→ LESETEXT
Der gebürtige Ungar Nandor Szederkenyi möchte Schüler unterrichten. Wie ihn sein Weg quer durch die Welt nach Weißenfels geführt hat.

30.04.2021, 06:02
Nandor Szederkenyi hält seine wertvolle Geige in der Hand, auf der er international erfolgreich gespielt hat.
Nandor Szederkenyi hält seine wertvolle Geige in der Hand, auf der er international erfolgreich gespielt hat. Foto: Andrea Hamann-Richter

Weißenfels - Nandor Szederkenyi steht auf dem Marktplatz von Weißenfels. Dabei trägt der 65-Jährige sein kostbarstes Gut bei sich. Es handelt sich um eine Geige, erbaut von Nicolò Gagliano, Baujahr 1762, und mit dem Musikinstrument in der Hand schaut der Mann fasziniert zum Schloss Neu-Augustusburg hinüber. Es war Zufall, dass er erfuhr, dass seine neue und derzeitige Wahlheimat so eng verbunden ist mit dem berühmten deutschen Komponisten Johann Sebastian Bach. Bach fungierte zu seiner Zeit unter anderem als Weißenfelser Hofkapellmeister und Nandor Szederkenyi kommt aus dem Schwärmen gar nicht mehr heraus, wenn er über sein Vorbild spricht. „Bach konnte etwas, was keiner konnte“, sagte er mit Blick auf dessen Kompositionen, die bis in die heutige Zeit wirken.

Nandor Szederkenyi muss es wissen. Er selbst interpretierte Stücke von Bach auf seiner Violine. Davon können nun auch musikinteressierte Menschen profitieren, denn er ist Professor an der Geige und will Unterricht geben. Er möchte den Schülern Zugang zu jener Leidenschaft vermitteln, die sein ganzes Leben, und das vor allem auch international sehr erfolgreich, geprägt hat.

→ ERFASSTE DATEN
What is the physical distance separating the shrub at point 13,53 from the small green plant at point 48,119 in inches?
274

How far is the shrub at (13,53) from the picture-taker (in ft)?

→ AUFGABEN
**A.** Gib aus dem Text über Nandor Szederkenyi eine Passage wörtlich aus: Beginne bei den Worten "Nandor Szederkenyi muss" und höre nach "erfolgreich, geprägt hat." auf.
**B.** Wer hat laut dem Text über Nandor Szederkenyi seine Geige gebaut, und in welchem Jahr?
Die Daten haben eine andere Herkunft als der Lesetext.

→ ERWARTETE LÖSUNGEN
**A.**
Nandor Szederkenyi muss es wissen. Er selbst interpretierte Stücke von Bach auf seiner Violine. Davon können nun auch musikinteressierte Menschen profitieren, denn er ist Professor an der Geige und will Unterricht geben. Er möchte den Schülern Zugang zu jener Leidenschaft vermitteln, die sein ganzes Leben, und das vor allem auch international sehr erfolgreich, geprägt hat.

**B.** Nicolò Gagliano hat sie im Jahr 1762 gebaut.